The saguaro and organ-pipe cacti are the most dominant and imposing lifeforms in the area, but there is plenty of dimunative-but-tough salt-brush, creosote, and cholla as well. This scrub provides the equivalent of a deciduous forest canopy, sort of inverted, and holds most of the avian life. Sado-masochistic Cactus Wrens and spherical Black-tailed Gnatcatchers are among the most audible and noticeable.




Organ Pipe's cup also doth overfloweth with myiarchus Flycatchers, with the numerous Ash-throated Flycatchers ceding the vocalization contest to their bigger, yellower, Brown-crested cousins.



The flowering saguaros sustain their own small ecosystems with many species of bee and other insects, as well as birds and bats all revolving around these dainty flowers. Scott's Orioles are big fans of the flowering saguaro, though they eschew the Woodpecker preference for living (and doing other things) in the same place they eat, so instead nest in the palo verde and mesquite, especially the trees have a nice mistletoe infestation.  

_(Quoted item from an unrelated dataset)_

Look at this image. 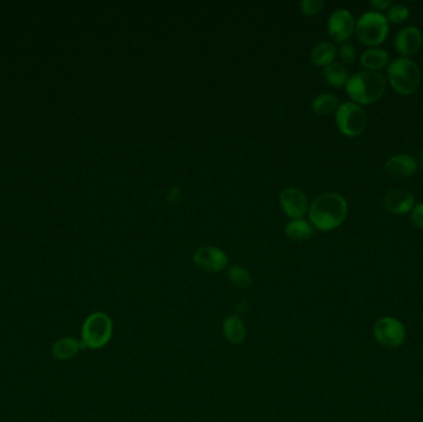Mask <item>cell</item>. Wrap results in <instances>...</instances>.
<instances>
[{"mask_svg":"<svg viewBox=\"0 0 423 422\" xmlns=\"http://www.w3.org/2000/svg\"><path fill=\"white\" fill-rule=\"evenodd\" d=\"M356 48L351 43H343L339 48V58L346 63H351L356 60Z\"/></svg>","mask_w":423,"mask_h":422,"instance_id":"obj_24","label":"cell"},{"mask_svg":"<svg viewBox=\"0 0 423 422\" xmlns=\"http://www.w3.org/2000/svg\"><path fill=\"white\" fill-rule=\"evenodd\" d=\"M83 348L84 345H82V342L72 337H65L55 342V345H53V355L56 359H72Z\"/></svg>","mask_w":423,"mask_h":422,"instance_id":"obj_15","label":"cell"},{"mask_svg":"<svg viewBox=\"0 0 423 422\" xmlns=\"http://www.w3.org/2000/svg\"><path fill=\"white\" fill-rule=\"evenodd\" d=\"M323 76L329 85L334 87L346 86V82L349 80L346 68L341 63H331L327 67H324Z\"/></svg>","mask_w":423,"mask_h":422,"instance_id":"obj_19","label":"cell"},{"mask_svg":"<svg viewBox=\"0 0 423 422\" xmlns=\"http://www.w3.org/2000/svg\"><path fill=\"white\" fill-rule=\"evenodd\" d=\"M193 261L198 268L208 273H218L228 265V255L216 247H202L194 251Z\"/></svg>","mask_w":423,"mask_h":422,"instance_id":"obj_9","label":"cell"},{"mask_svg":"<svg viewBox=\"0 0 423 422\" xmlns=\"http://www.w3.org/2000/svg\"><path fill=\"white\" fill-rule=\"evenodd\" d=\"M113 336V321L104 312H93L82 326V345L84 348L99 350L108 345Z\"/></svg>","mask_w":423,"mask_h":422,"instance_id":"obj_4","label":"cell"},{"mask_svg":"<svg viewBox=\"0 0 423 422\" xmlns=\"http://www.w3.org/2000/svg\"><path fill=\"white\" fill-rule=\"evenodd\" d=\"M419 166L423 168V151L419 155Z\"/></svg>","mask_w":423,"mask_h":422,"instance_id":"obj_28","label":"cell"},{"mask_svg":"<svg viewBox=\"0 0 423 422\" xmlns=\"http://www.w3.org/2000/svg\"><path fill=\"white\" fill-rule=\"evenodd\" d=\"M385 168L394 178H409L416 173L419 168V163L416 161V158L409 153H399L391 156L385 163Z\"/></svg>","mask_w":423,"mask_h":422,"instance_id":"obj_13","label":"cell"},{"mask_svg":"<svg viewBox=\"0 0 423 422\" xmlns=\"http://www.w3.org/2000/svg\"><path fill=\"white\" fill-rule=\"evenodd\" d=\"M324 6L323 0H303L301 1V9L307 15H314L319 13Z\"/></svg>","mask_w":423,"mask_h":422,"instance_id":"obj_23","label":"cell"},{"mask_svg":"<svg viewBox=\"0 0 423 422\" xmlns=\"http://www.w3.org/2000/svg\"><path fill=\"white\" fill-rule=\"evenodd\" d=\"M384 206L388 211L395 215H406L414 208V196L409 190L394 188L385 196Z\"/></svg>","mask_w":423,"mask_h":422,"instance_id":"obj_12","label":"cell"},{"mask_svg":"<svg viewBox=\"0 0 423 422\" xmlns=\"http://www.w3.org/2000/svg\"><path fill=\"white\" fill-rule=\"evenodd\" d=\"M285 233L287 238L297 242L308 240L313 235V226L309 222L304 221L302 218L292 220L286 224Z\"/></svg>","mask_w":423,"mask_h":422,"instance_id":"obj_17","label":"cell"},{"mask_svg":"<svg viewBox=\"0 0 423 422\" xmlns=\"http://www.w3.org/2000/svg\"><path fill=\"white\" fill-rule=\"evenodd\" d=\"M410 8L407 5L395 4L390 6L386 14V19L392 24H401L405 20L409 19Z\"/></svg>","mask_w":423,"mask_h":422,"instance_id":"obj_22","label":"cell"},{"mask_svg":"<svg viewBox=\"0 0 423 422\" xmlns=\"http://www.w3.org/2000/svg\"><path fill=\"white\" fill-rule=\"evenodd\" d=\"M346 93L356 104H371L384 96L386 80L379 72L361 71L349 77L346 85Z\"/></svg>","mask_w":423,"mask_h":422,"instance_id":"obj_2","label":"cell"},{"mask_svg":"<svg viewBox=\"0 0 423 422\" xmlns=\"http://www.w3.org/2000/svg\"><path fill=\"white\" fill-rule=\"evenodd\" d=\"M228 278L233 285H236L238 288H249L253 283V278H251V273L243 266L239 265H233L231 268L228 270Z\"/></svg>","mask_w":423,"mask_h":422,"instance_id":"obj_21","label":"cell"},{"mask_svg":"<svg viewBox=\"0 0 423 422\" xmlns=\"http://www.w3.org/2000/svg\"><path fill=\"white\" fill-rule=\"evenodd\" d=\"M370 4L376 10H389L390 6H392L394 3L391 0H371Z\"/></svg>","mask_w":423,"mask_h":422,"instance_id":"obj_26","label":"cell"},{"mask_svg":"<svg viewBox=\"0 0 423 422\" xmlns=\"http://www.w3.org/2000/svg\"><path fill=\"white\" fill-rule=\"evenodd\" d=\"M248 308H249V303H246V301H241V303H238V306H236V312H238V313H243V312H246Z\"/></svg>","mask_w":423,"mask_h":422,"instance_id":"obj_27","label":"cell"},{"mask_svg":"<svg viewBox=\"0 0 423 422\" xmlns=\"http://www.w3.org/2000/svg\"><path fill=\"white\" fill-rule=\"evenodd\" d=\"M394 45L402 58L412 56L422 46V33L416 26H406L395 36Z\"/></svg>","mask_w":423,"mask_h":422,"instance_id":"obj_11","label":"cell"},{"mask_svg":"<svg viewBox=\"0 0 423 422\" xmlns=\"http://www.w3.org/2000/svg\"><path fill=\"white\" fill-rule=\"evenodd\" d=\"M313 111L317 114L327 115L338 108V98L331 93H323L314 97L312 102Z\"/></svg>","mask_w":423,"mask_h":422,"instance_id":"obj_20","label":"cell"},{"mask_svg":"<svg viewBox=\"0 0 423 422\" xmlns=\"http://www.w3.org/2000/svg\"><path fill=\"white\" fill-rule=\"evenodd\" d=\"M336 123L341 134L354 138L366 130L368 118L366 111L359 104L346 102L337 108Z\"/></svg>","mask_w":423,"mask_h":422,"instance_id":"obj_6","label":"cell"},{"mask_svg":"<svg viewBox=\"0 0 423 422\" xmlns=\"http://www.w3.org/2000/svg\"><path fill=\"white\" fill-rule=\"evenodd\" d=\"M280 203L285 213L294 220L302 218L309 210L307 197L296 188H285L280 195Z\"/></svg>","mask_w":423,"mask_h":422,"instance_id":"obj_10","label":"cell"},{"mask_svg":"<svg viewBox=\"0 0 423 422\" xmlns=\"http://www.w3.org/2000/svg\"><path fill=\"white\" fill-rule=\"evenodd\" d=\"M411 222L414 223V227L423 229V202L414 205L411 211Z\"/></svg>","mask_w":423,"mask_h":422,"instance_id":"obj_25","label":"cell"},{"mask_svg":"<svg viewBox=\"0 0 423 422\" xmlns=\"http://www.w3.org/2000/svg\"><path fill=\"white\" fill-rule=\"evenodd\" d=\"M388 78L395 91L409 96L417 91L421 82V71L417 63L409 58H397L388 67Z\"/></svg>","mask_w":423,"mask_h":422,"instance_id":"obj_3","label":"cell"},{"mask_svg":"<svg viewBox=\"0 0 423 422\" xmlns=\"http://www.w3.org/2000/svg\"><path fill=\"white\" fill-rule=\"evenodd\" d=\"M223 335L233 345H241L246 337V327L238 315H229L223 322Z\"/></svg>","mask_w":423,"mask_h":422,"instance_id":"obj_14","label":"cell"},{"mask_svg":"<svg viewBox=\"0 0 423 422\" xmlns=\"http://www.w3.org/2000/svg\"><path fill=\"white\" fill-rule=\"evenodd\" d=\"M311 224L321 232H329L343 224L348 216L346 198L336 192L316 197L308 210Z\"/></svg>","mask_w":423,"mask_h":422,"instance_id":"obj_1","label":"cell"},{"mask_svg":"<svg viewBox=\"0 0 423 422\" xmlns=\"http://www.w3.org/2000/svg\"><path fill=\"white\" fill-rule=\"evenodd\" d=\"M356 33L361 43L376 48L389 35V21L380 11H366L356 21Z\"/></svg>","mask_w":423,"mask_h":422,"instance_id":"obj_5","label":"cell"},{"mask_svg":"<svg viewBox=\"0 0 423 422\" xmlns=\"http://www.w3.org/2000/svg\"><path fill=\"white\" fill-rule=\"evenodd\" d=\"M390 55L384 48H370L363 53L361 58V66L366 68V71H374L384 68L389 63Z\"/></svg>","mask_w":423,"mask_h":422,"instance_id":"obj_16","label":"cell"},{"mask_svg":"<svg viewBox=\"0 0 423 422\" xmlns=\"http://www.w3.org/2000/svg\"><path fill=\"white\" fill-rule=\"evenodd\" d=\"M374 337L379 345L386 348H397L406 340L404 323L395 317H383L374 327Z\"/></svg>","mask_w":423,"mask_h":422,"instance_id":"obj_7","label":"cell"},{"mask_svg":"<svg viewBox=\"0 0 423 422\" xmlns=\"http://www.w3.org/2000/svg\"><path fill=\"white\" fill-rule=\"evenodd\" d=\"M336 55H337V48L333 43H321L313 48L312 53H311V60L317 66L327 67L328 65L333 63Z\"/></svg>","mask_w":423,"mask_h":422,"instance_id":"obj_18","label":"cell"},{"mask_svg":"<svg viewBox=\"0 0 423 422\" xmlns=\"http://www.w3.org/2000/svg\"><path fill=\"white\" fill-rule=\"evenodd\" d=\"M327 30L334 41L344 43L354 33L356 20L349 10L337 9L328 19Z\"/></svg>","mask_w":423,"mask_h":422,"instance_id":"obj_8","label":"cell"}]
</instances>
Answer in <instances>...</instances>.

On the most recent return home from Organ Pipe, I made a quick stop at Base Meridian WMA in west Phoenix, still trying for that nifty Ridgway's Rail shot. This trip was also a bust, respective of the objective, even if there were hundreds of nesting Cliff Swallows and a weirdly active Lesser Nighthawk.


The B&M Meridian is great for Cuckoos later in the summer, as well as Least Bittern, and it also is/was one of the better areas in Phoenix to see Barn Owls. And Barn Owls are cooler than Ridgway's Rails anyway right? Well, that argument is moot if the Owl is dead, and the only bird I could find at B&M had caught such a case. This brings the tally of dead Barn Owls I have seen to 5, more than twice as many as I've seen alive.


And yet, despite these recent disappointments, I am not depressed. Despite the knowledge that bird-blog-culture-defining people are currently galavanting through the Maine forests and coastland, racking up lifers and tails most glorious, I am not disturbed with envy nor pangs of inadequacy. Why not? Because there are breeding Flame-colored Tanagers AND Tufted Flycatchers, to say little of Elegant Trogons and what not, in Ramsey Canyon right now, and I will be cutting loose to that feather-friendly Mecca on Thursday. How's that for consolation?